Hendrik Tolman : En eau peu profonde, les choses se compliquent : Les vagues commencent à perdre leur énergie à cause de l'interaction avec le fond (friction). Les vagues ralentissent, ce qui fait augmenter leur taille (C'est la raison pour laquelle vous pouvez avoir de belles vagues à surfer, alors qu'au large la houle est toute petite). En plus de cela, les vagues ont tendance à tourner pour se ranger parralèle à la côte. Ces processus de "shoaling" et de réfraction sont inclus dans les modèles actuels de vague, mais pour celà la physique à modéliser devient vraiment très complexe. Cela peut paraître assez évident pour un surfer, mais une vague qui déferle au large parce qu'elle moutonne n'a pas grand chose à voir au niveau complexité avec une vague qui déferle en tube sur la plage.

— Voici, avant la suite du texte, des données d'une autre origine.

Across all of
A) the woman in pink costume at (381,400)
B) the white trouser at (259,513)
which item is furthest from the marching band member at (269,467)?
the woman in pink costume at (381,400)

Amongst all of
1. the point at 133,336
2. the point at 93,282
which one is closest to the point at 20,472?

Nous sommes actuellement en train de travailler sur l'intégration de ces derniers processus dans notre modèle WaveWatch III, ainsi nous pourrons même prévoir ce qui se passera dans la zone de surf.

YaDuSurf : Revenons à notre sujet initial : Pour prévoir les vagues, connaitre le vent suffit?

Hendrik Tolman : Quasiment. Comme on l'a dit, les vagues sont générées par le flux d'air à la surface de l'eau, c'est pourquoi nous avons besoin de la description du vent. Historiquement, nous utilisons la vitesse du vent à 10m d'altitude, mais d'autres altitudes, ou d'autres paramètres "stressant" la surface de l'eau peuvent également être utilisés. Simplement, le fait d'avoir de bonnes données de vent est suffisant pour obtenir de bonnes prévisions de vagues. En connaissant la stabilité du vent, on peut encore améliorer notre modèle. La différence de température entre l'eau et l'air peut nous indiquer cette stabilité, et par conséquent être injecté dans le modèle. Enfin, nous utilisons les données de répartition de la glace sur les océans pour déterminer quelles sont les parties "ouvertes" des océans, c'est à dire les zones où les vagues peuvent être générées. On s'oriente dans le futur vers une prévision combinée de la météo, des courants, des vagues et de la glace, vu que ces éléments s'influencent les uns les autres.

YaDuSurf : Tous les surfeurs ont pu remarquer que la précision des prévisions de vagues se sont améliorées ces 10 dernières années. Les prévisions pourront-elles gagner en qualité ainsi indéfiniment, ou bien y a t-il une limite théorique?

Hendrik Tolman : On peut faire, et on fera mieux, mais les prévisions à court terme sont déja très bonnes. La marge d'erreur de certains modèles tombe en dessous de la précision de nos mesures... En fait, la notion de précision dépend de la manière d'observer la houle. La taille d'une vague est une mesure statistique, et non "déterministe". On arrivera un jour à un point où un gain de précision sera probablement trop petite pour avoir un sens pour un simple plagiste ou même un surfer. Cependant, nous n'en sommes pas encore là.